This is a DX Tele that I refinished in Graffiti Yellow. I have made a few of these some years back. I really do not enjoy refinishing guitars as it takes a lot of work to get them to turn out really nice. I do mostly studio work, and I was looking for a guitar that had a large diversity sounds and was quiet. The concept was taking shape for a great guitar, both for live playing and for studio work. I moved toward more of a vintage Tele sound by putting vintage Fender Tele bridge plate with Calibrated Brass Saddles like the ones developed for Danny Gatton’s Custom Shop Teles. These keep the intonation more accurate than the old straight stock brass saddles. This model had the Tiger Flamed Foto Neck with really nice flame in the Rosewood.

The tone control on this Tele is a Fender TBX tone pot. This control cuts either treble or bass instead of the standard style of tone that cuts treble only, thus = T (treble) B (bass) X (Cut). When you turn this knob, you can feel a halfway point, which is tone neutral. This was wired to the neck and middle pickups, bypassing the bridge pickup. I used the a Blue Lace Sensor in the neck for a warm 50s P-90 sound and a Silver Lace Sensor in the middle for a fat 70s Strat sound. The bridge pickup is a 50's Fender CustomShop. The guitar was great, but the bridge was not hot enough to keep up with the Lace pickups.
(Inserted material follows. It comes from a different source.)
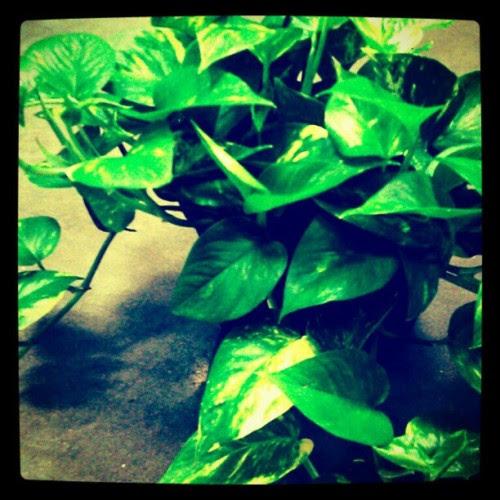 devils ivy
This is a Blonde (Natural) Foto Flame. These Blonde Tele Fotos are fairly hard to find, especially in mint condition. The Foto Flame necks are really cool with Tiger Flame (and they sell on Ebay for as much as $300 at times.) Most of these have the famous "smiley face " in the print design as mentioned on the Foto-Flame page. I have been told this was a joke on the part of the film processor, who was later fired over the issue (but I can not confirm the story).

I went back to the similar pickup configuration I used on the Number 1. With this set-up, you can get just about any sound you are looking for: sounds like an "almost Gibson," Strat, Tele, or a combination of these guitars. This is a great playing and sounding Strat-o-tele!

The neck pickup is a DiMarzio Virtual Blues stacked humbucker with a tap coil switch to go from single coil to dual coil.

The middle pickup is a Van Zant Vintage Blues single coil reverse wound/reverse polarity to eliminate the hum in positions #2 and #4. (The Van Zant pickup company was started by the father of the famous Van Zant brothers of such groups as .38 Special and Lynyrd Skynyrd. They are hand wound). It delivers a clear blues/country sound and, depending what your amp configuration you have, can deliver a powerful single coil Strat sound—clean or dirty.

The bridge pickup is a Seymour Duncan Vintage Broadcaster. The first Telecaster pickup (1948) had an unprecedented edgy sound and great sustain. Leo Fender called it the Broadcaster, and Seymour Duncan made this one is made this one exactly like it. It has all the bright crispness and bite of the old traditional Tele.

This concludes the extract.